Un silence songeur se fit. On pouvait entendre les rouages de nos cerveaux s'activer à toute allure. De temps en temps, Morgan jetait un coup d'oeil curieux sur Hotch, et Spencer bougeait la main qu'il avait posée sur ma jambe. Garcia avait coupé la connexion vidéo pour se replonger dans ses recherches. Une heure se passa ainsi, ponctuée par les allées et venues des agents français qui venaient nous tenir au courant du rapatriement des bombes à Paris et nous demander si nous avions besoin de quelque chose. Emily finit par briser le silence.

- Ce que je ne comprends pas, c'est leur vitesse d'évolution.

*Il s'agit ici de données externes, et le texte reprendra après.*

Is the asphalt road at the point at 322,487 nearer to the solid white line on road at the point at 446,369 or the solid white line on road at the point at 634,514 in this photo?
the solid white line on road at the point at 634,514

Même en prenant en compte la dynamique de groupe, l'escalade a éte extrêmement rapide, et si ça continue, dans deux jours, on va se retrouver avec une vingtaine de cadavres supplémentaires sur les bras.
- On croirait qu'ils cherchent à battre un record.

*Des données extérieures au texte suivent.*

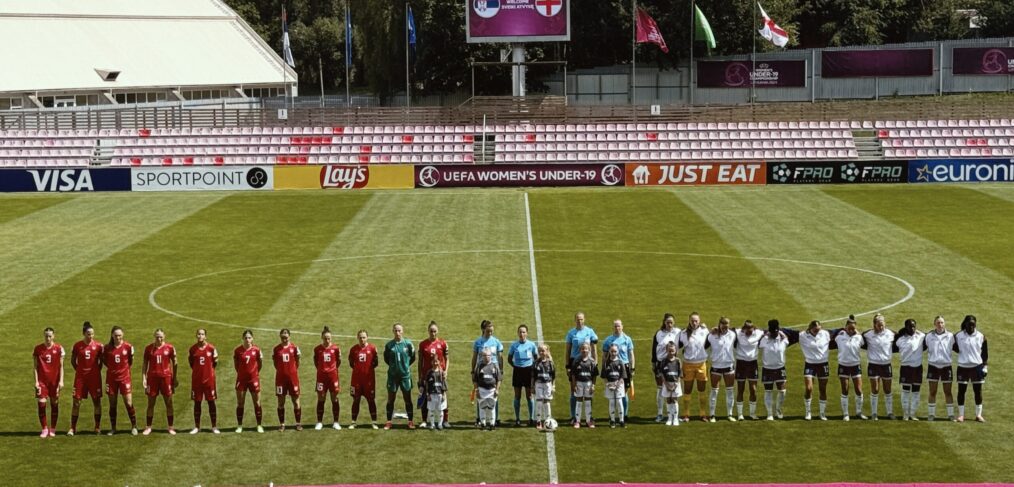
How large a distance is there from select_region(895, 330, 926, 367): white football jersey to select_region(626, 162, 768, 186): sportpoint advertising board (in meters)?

- Une compétition, tu crois ?
- C'est possible. C'est à celui qui fera la plus grosse explosion.

Je contractai mes mâchoires pour les empêcher de trembler. Un concours d'explosions, rien que ça.

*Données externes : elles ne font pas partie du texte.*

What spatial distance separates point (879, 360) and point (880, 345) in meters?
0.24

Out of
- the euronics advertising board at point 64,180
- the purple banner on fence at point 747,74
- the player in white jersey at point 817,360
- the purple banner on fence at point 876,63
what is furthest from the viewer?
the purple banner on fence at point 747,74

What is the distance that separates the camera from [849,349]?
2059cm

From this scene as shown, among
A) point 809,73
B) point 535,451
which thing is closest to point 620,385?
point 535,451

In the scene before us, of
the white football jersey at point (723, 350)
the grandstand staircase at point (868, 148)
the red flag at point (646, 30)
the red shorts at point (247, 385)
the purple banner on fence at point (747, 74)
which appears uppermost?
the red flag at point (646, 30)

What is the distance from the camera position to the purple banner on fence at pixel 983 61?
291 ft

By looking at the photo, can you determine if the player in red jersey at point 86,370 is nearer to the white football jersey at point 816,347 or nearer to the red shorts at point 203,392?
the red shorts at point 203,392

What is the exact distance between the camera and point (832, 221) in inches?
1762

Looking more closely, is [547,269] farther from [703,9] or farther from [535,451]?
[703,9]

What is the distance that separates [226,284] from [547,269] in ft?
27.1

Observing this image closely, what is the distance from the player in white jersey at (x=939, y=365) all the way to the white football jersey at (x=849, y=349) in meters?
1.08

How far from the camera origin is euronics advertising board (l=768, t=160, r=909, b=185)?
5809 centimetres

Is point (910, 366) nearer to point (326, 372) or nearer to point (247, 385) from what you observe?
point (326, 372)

Spencer sembla lire dans mes pensées et glissa ses doigts entre les miens pour me rassurer.

- Alors, on sait ce qu'on cherche, mais où est-ce qu'on le cherche ? demanda Morgan.
- Il y a deux possibilités. Soit nos gars se sont rencontrés sur internet, soit ils étudient ensemble et sont rentrés chez leurs parents pour les vacances universitaires.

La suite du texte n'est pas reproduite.